I read of monuments they once built in the times of the Old Testament.
Monuments to remember what God had done.
Monuments that declare that God is bigger than their battle, bigger than their pain, that He always has a plan.
And I will myself to remember that scene, in that cemetery, with that small, soft pink coffin and with God pouring forth a song of praise in the darkness of death, and I remember anew how unfathomable His love really is. My mind still can’t comprehend how He was able. He became my hope without end. I did not come to my end that day, and light and beauty did dawn again.
In the suffering seasons, I have learned that His greatest gift to me has not been in the removing of my pain, but in the depth of His presence. I have no words to express the mysteries of intimacy with God, apart from the deep certainty that He is worth everything, He is who I was created for, and He is my perfect peace in the storms. It is a gift of knowledge and intimacy with God only learned in the profoundly hard spaces, quiet possibly because that is what it takes for us to see and hear Him most clearly– the certainty that we need our Creator for our very next breath.

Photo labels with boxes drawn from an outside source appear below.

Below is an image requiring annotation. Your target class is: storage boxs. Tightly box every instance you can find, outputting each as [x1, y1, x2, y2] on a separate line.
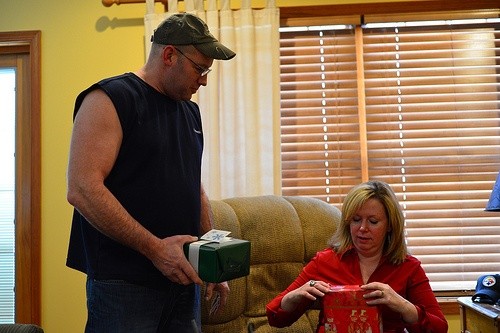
[323, 285, 384, 333]
[184, 236, 251, 283]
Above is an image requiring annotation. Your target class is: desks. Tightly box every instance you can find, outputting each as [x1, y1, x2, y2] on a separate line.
[456, 297, 500, 332]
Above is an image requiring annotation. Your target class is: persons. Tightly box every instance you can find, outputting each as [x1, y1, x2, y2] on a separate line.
[66, 14, 236, 333]
[265, 181, 449, 333]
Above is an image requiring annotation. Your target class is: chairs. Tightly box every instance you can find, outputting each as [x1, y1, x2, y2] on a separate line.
[199, 195, 344, 333]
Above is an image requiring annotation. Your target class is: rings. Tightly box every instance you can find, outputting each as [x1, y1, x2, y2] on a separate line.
[310, 280, 316, 287]
[382, 290, 384, 297]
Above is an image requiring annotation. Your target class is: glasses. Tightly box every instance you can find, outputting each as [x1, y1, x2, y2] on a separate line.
[162, 45, 212, 77]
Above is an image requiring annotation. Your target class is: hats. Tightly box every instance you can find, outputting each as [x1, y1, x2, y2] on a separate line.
[150, 12, 236, 60]
[471, 274, 500, 305]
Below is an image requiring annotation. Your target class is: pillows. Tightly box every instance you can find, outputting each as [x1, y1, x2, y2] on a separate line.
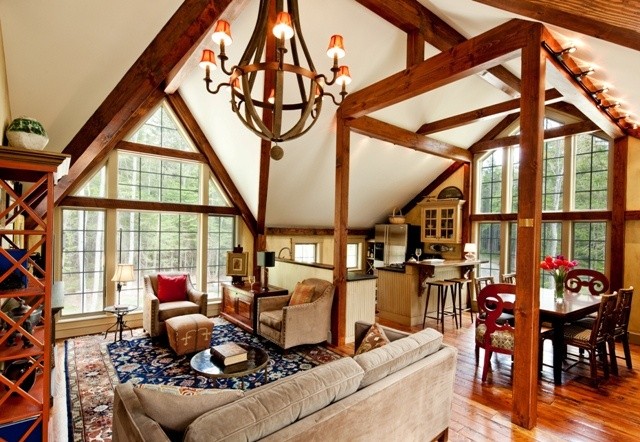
[157, 274, 187, 304]
[288, 282, 315, 307]
[354, 324, 391, 356]
[133, 385, 243, 432]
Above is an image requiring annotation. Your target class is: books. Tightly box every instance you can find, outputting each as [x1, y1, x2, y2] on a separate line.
[1, 249, 28, 288]
[210, 342, 247, 366]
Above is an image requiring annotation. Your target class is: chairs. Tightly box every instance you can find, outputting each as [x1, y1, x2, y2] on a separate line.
[573, 286, 634, 377]
[474, 277, 514, 325]
[564, 269, 610, 295]
[501, 273, 516, 284]
[554, 291, 618, 388]
[475, 284, 516, 385]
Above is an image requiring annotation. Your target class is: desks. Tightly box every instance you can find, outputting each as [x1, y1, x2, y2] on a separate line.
[403, 259, 489, 327]
[485, 288, 601, 389]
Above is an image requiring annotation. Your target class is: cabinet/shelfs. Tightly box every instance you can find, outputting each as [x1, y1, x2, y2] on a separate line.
[376, 269, 413, 326]
[417, 197, 466, 244]
[345, 278, 377, 345]
[373, 223, 420, 276]
[220, 282, 288, 333]
[1, 145, 71, 442]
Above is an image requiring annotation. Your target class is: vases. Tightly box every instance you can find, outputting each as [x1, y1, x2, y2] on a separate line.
[554, 279, 565, 303]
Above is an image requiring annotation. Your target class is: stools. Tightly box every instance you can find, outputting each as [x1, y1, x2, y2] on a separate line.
[422, 281, 458, 333]
[444, 278, 474, 329]
[164, 314, 214, 355]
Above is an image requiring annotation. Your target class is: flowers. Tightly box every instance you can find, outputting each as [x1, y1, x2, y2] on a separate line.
[540, 254, 578, 298]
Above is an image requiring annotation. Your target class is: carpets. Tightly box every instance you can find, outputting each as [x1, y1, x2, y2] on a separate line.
[65, 316, 345, 441]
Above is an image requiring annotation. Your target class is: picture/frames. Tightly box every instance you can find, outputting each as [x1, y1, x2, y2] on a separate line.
[225, 251, 248, 276]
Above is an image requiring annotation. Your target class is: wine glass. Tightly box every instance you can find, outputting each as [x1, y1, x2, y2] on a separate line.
[415, 249, 422, 265]
[248, 275, 256, 293]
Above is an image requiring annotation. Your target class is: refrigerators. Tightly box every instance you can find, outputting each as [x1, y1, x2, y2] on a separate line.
[374, 224, 408, 267]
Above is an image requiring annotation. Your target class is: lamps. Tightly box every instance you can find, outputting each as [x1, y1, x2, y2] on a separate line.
[110, 264, 136, 309]
[198, 0, 350, 160]
[257, 250, 275, 290]
[464, 243, 477, 260]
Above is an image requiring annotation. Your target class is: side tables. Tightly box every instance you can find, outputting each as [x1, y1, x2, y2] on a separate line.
[103, 306, 138, 344]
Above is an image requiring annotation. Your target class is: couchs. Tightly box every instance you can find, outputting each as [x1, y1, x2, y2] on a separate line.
[112, 322, 456, 442]
[257, 278, 336, 355]
[142, 274, 207, 347]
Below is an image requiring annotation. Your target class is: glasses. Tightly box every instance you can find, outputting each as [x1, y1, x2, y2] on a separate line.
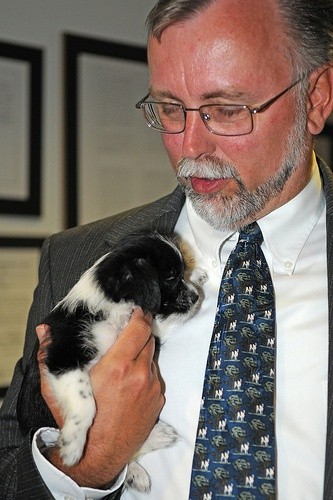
[135, 73, 309, 136]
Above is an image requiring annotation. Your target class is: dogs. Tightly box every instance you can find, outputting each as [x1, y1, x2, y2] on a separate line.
[36, 227, 209, 496]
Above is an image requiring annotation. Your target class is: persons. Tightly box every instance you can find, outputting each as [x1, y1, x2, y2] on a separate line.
[0, 1, 333, 497]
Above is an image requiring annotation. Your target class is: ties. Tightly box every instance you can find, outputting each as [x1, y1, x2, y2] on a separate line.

My feelings, while informative, are horrible drivers.
I have to fight to see the truth-
And to hunger for Him like the thirsty long for water in the desert.
God promises it will be hard. He promises it will cost us. He promises it will be worth it. But most profoundly He promises to give us Himself. In this we receive the most incredible gift, and this is the detail that changes everything, making the impossible possible.
This, my friends, not the absence of suffering, but the presence of the Savior, is the very pulse of the abundant life.